Pub Date: Jan. 9th, 2018
ISBN: 978-1-4197-2541-8
Publisher: Amulet/Abrams

Two teens chronicle six years of their unpredictable relationships.

Despite his habit of sorting people into categories, Spencer Barton, an awkward white boy with Tourette’s syndrome, doesn’t fit in anywhere. He doesn’t share his father and older brother’s love of hunting, and his tics make him a bully magnet. But when Hope Birdsong, a “magical” white girl, moves in next door, she becomes his—protector? Friend? Girlfriend? As they grow up in the insular Georgia town of Peach Valley, Spencer details their amorphous, contentious, on-and-off relationship from ages 13 to 19. His self-deprecating narrative, supplemented with snarky flow charts, alternates with Hope’s pensive text messages and handwritten letters to her older sister. As Spencer and Hope navigate their feelings for each other, their relationships with friends and family—tinged with parental disappointment, sibling rivalry, and grief—evolve. The long time frame occasionally condenses important events, resulting in some clunky expository dialogue and abrupt character development.
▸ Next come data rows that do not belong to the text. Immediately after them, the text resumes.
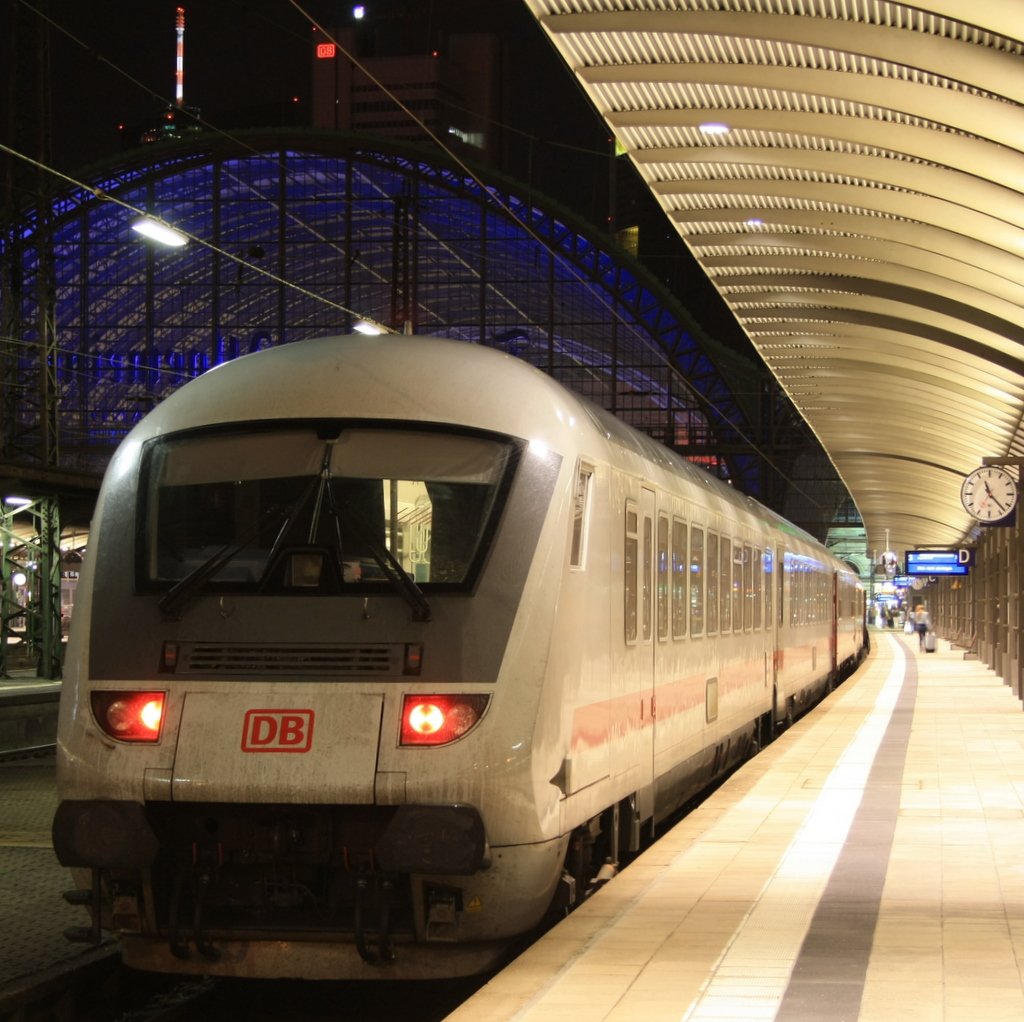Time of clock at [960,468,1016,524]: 11:22
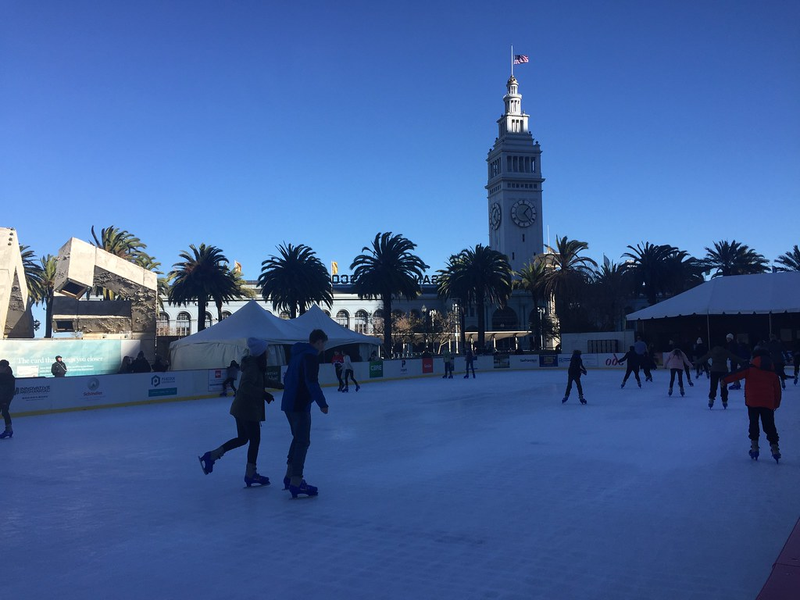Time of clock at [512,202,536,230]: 1:23
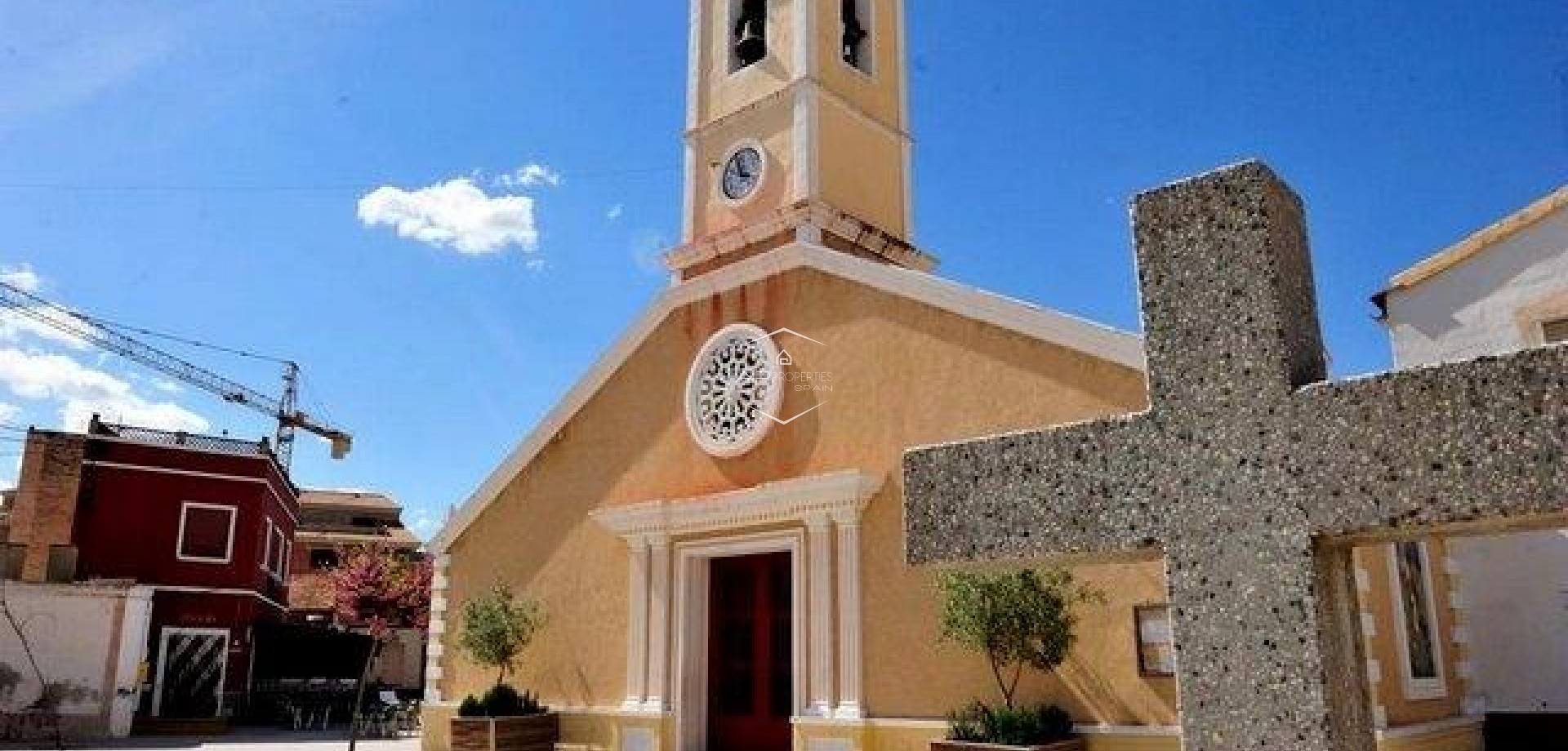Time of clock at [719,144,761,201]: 2:58
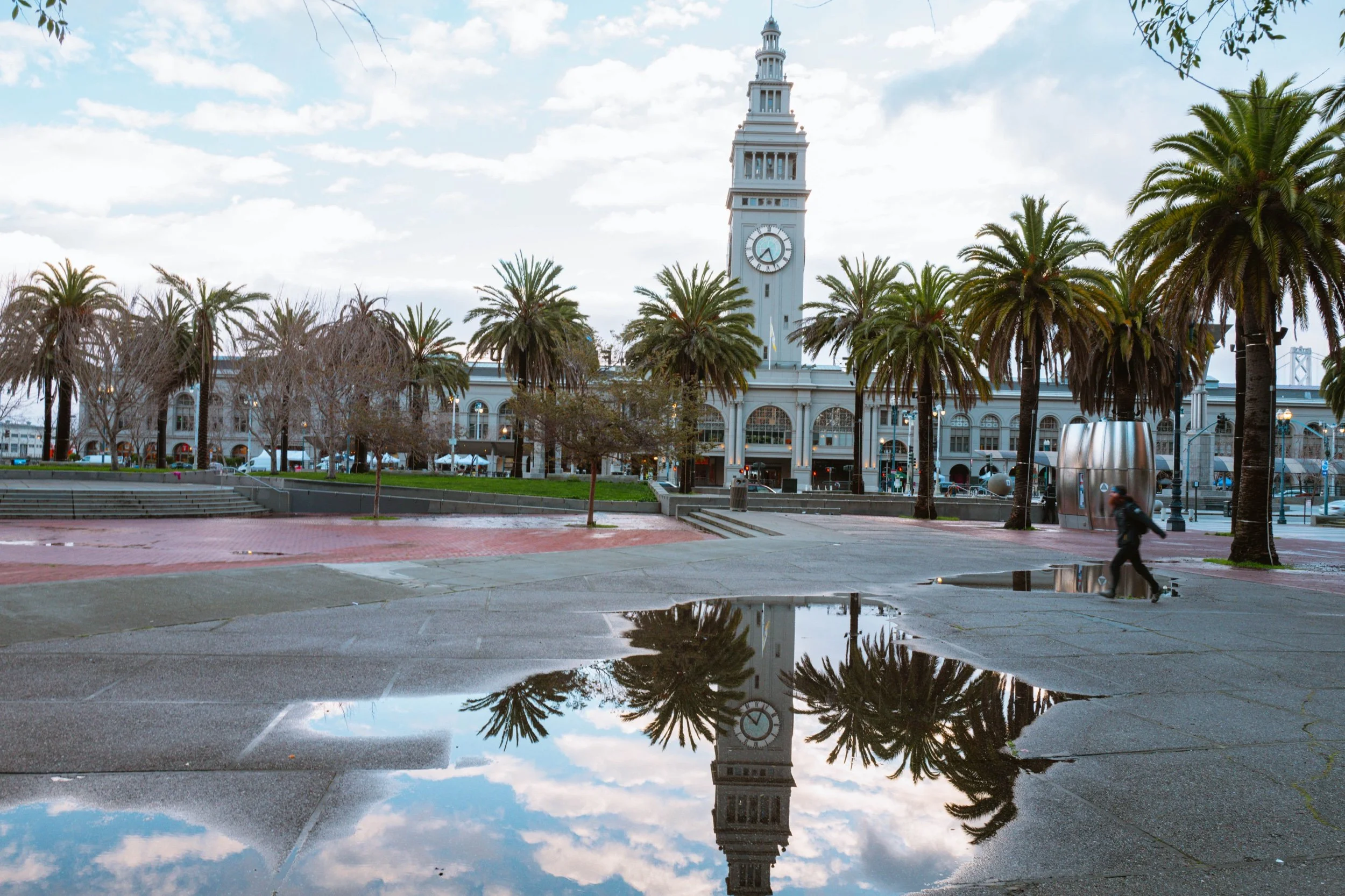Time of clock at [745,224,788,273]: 7:26
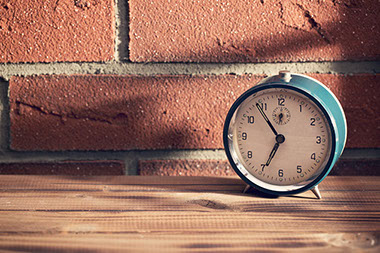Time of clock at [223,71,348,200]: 6:54
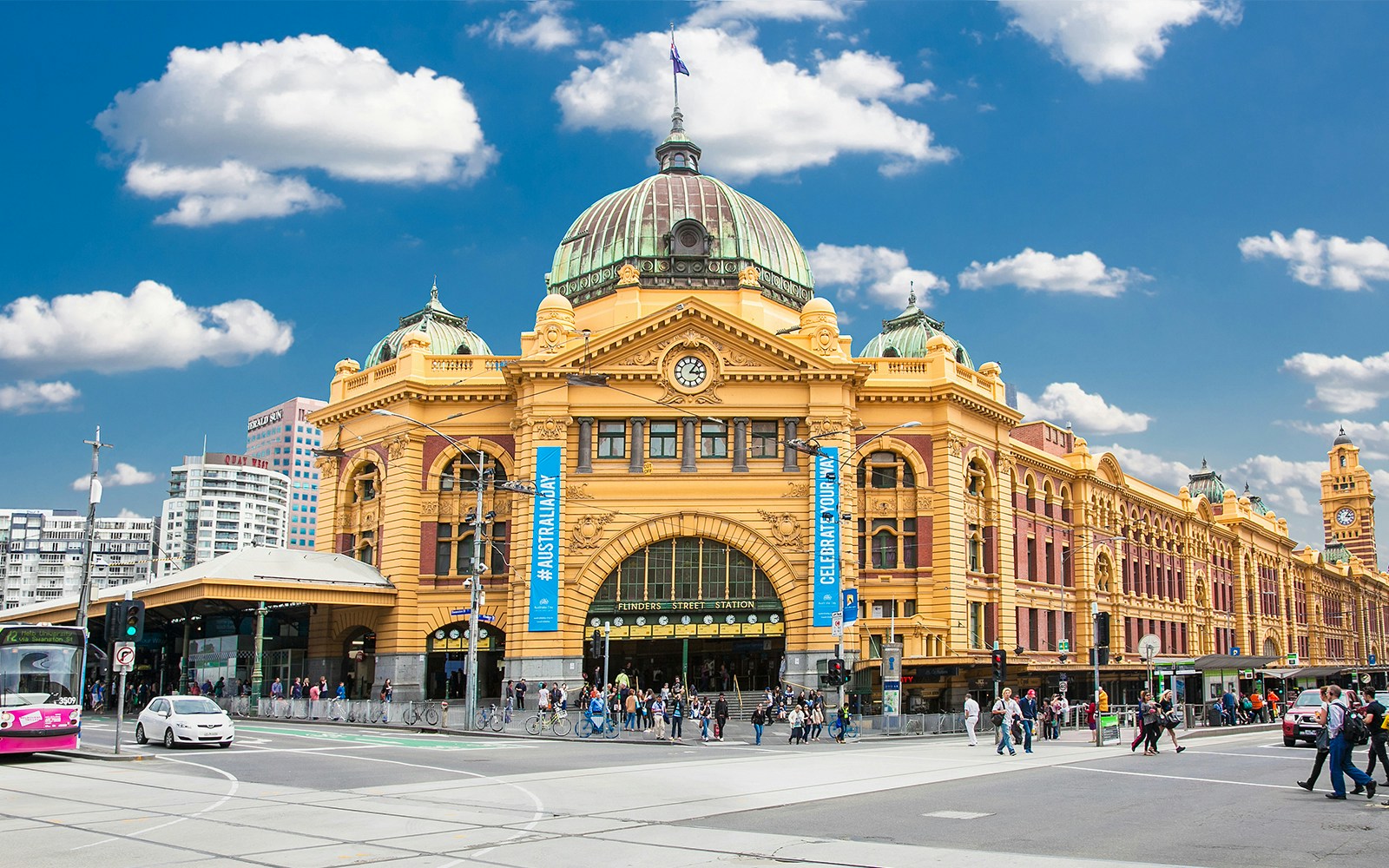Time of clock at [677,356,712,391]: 3:06
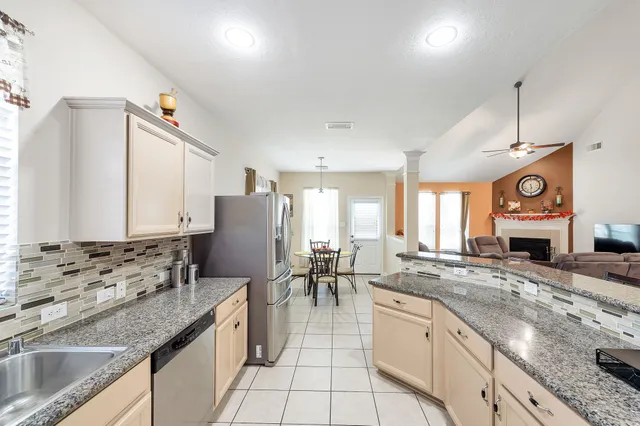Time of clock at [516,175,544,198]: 5:29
However, fast-forwarding also allows Spencer and Hope to reflect (albeit somewhat heavy-handedly) on their maturing views of love, sex, friendship, disability, racism (at the expense of a briefly featured black secondary character), and loss. The ending provides closure, but it feels rather neat after the lessons learned from their messy ups and downs.

Patient readers will want to follow Spencer and Hope’s tangled relationship just to see where it finally ends up.